Jen’s Tips for Great IC Sex
1. Take a Pyridium, AZO, or another urinary tract analgesic beforehand to help prevent urethral burning after intercourse. If you need them and have them handy, take a muscle relaxant and/or pain medication. Try to take it about 30 minutes or so before you have sex to give it time to work. You can also try an anti-inflammatory like Tylenol.
2. If you do home instills of lidocaine/heparin/bicarb, do one before the act and urinate it out before you have sex. This can help numb up the bladder and make you more comfortable during the act.

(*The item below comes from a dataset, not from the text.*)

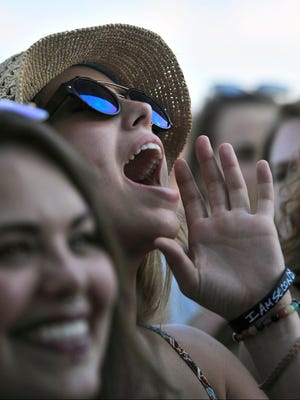 Korisa Warlick and Kyleah Hengesbach, Chapel Hill, Tenn, cheer for City and Colour at The Pilgrimage Music & Cultural Festival in Franklin, Tenn, on Sunday September 25.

3. Take a warm bath or shower before going to bed with your honey. Try to relax as much as possible – if you’re taking a bath, set up candles if you like and just ENJOY. The hot water will help relax your pelvic muscles and will make sex easier later. Bonus points if you get your honey to join you in your bath or shower

4. Urinate before you start.
5. Use massage to relax – exchange massages with your honey. It’s great foreplay, AND it will continue to relax those pelvic muscles in preparation for sex.

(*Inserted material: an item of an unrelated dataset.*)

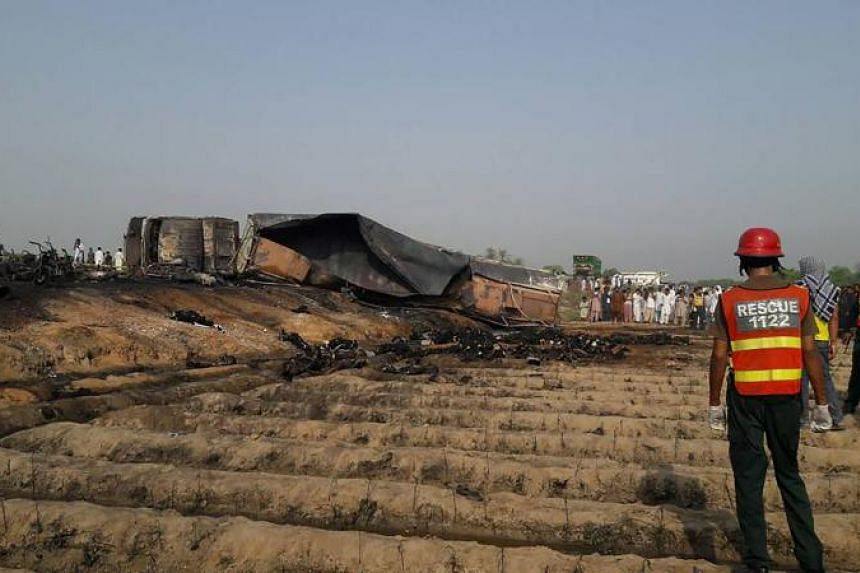 At least 150 people were killed and scores injured in a fire that broke out after a fuel tanker overturned in Pakistan early on Sunday (June 25).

6. Use LOTS of lubricant during foreplay and intercourse itself. Many IC patients find that KY and Astroglide are good and gentle. My hubby and I use one called Liquid Silk, because it seems to last longer. It is available at http://www.drugstore.com or http://www.goodvibes.com, as are the others. A great thing to get at Good Vibes is their Lube Sampler Pack. It has all kinds of lubes in trial sizes (you’ll get a variety of about 6-8 types) and you can experiment and find which ones you like the most – good for you, and great fun for the both of you to experiment! HOWEVER, stay away from those lubes that say “warming” or “cooling” or “unique sensation” – I have not met an IC patient yet who can tolerate those. Most say they are a flare waiting to happen!
7. FOREPLAY, FOREPLAY, FORPLAY. In real estate, it’s location, location, location, but in IC sex it’s foreplay, foreplay, foreplay. Give yourself a chance to relax and get into the act; don’t rush it!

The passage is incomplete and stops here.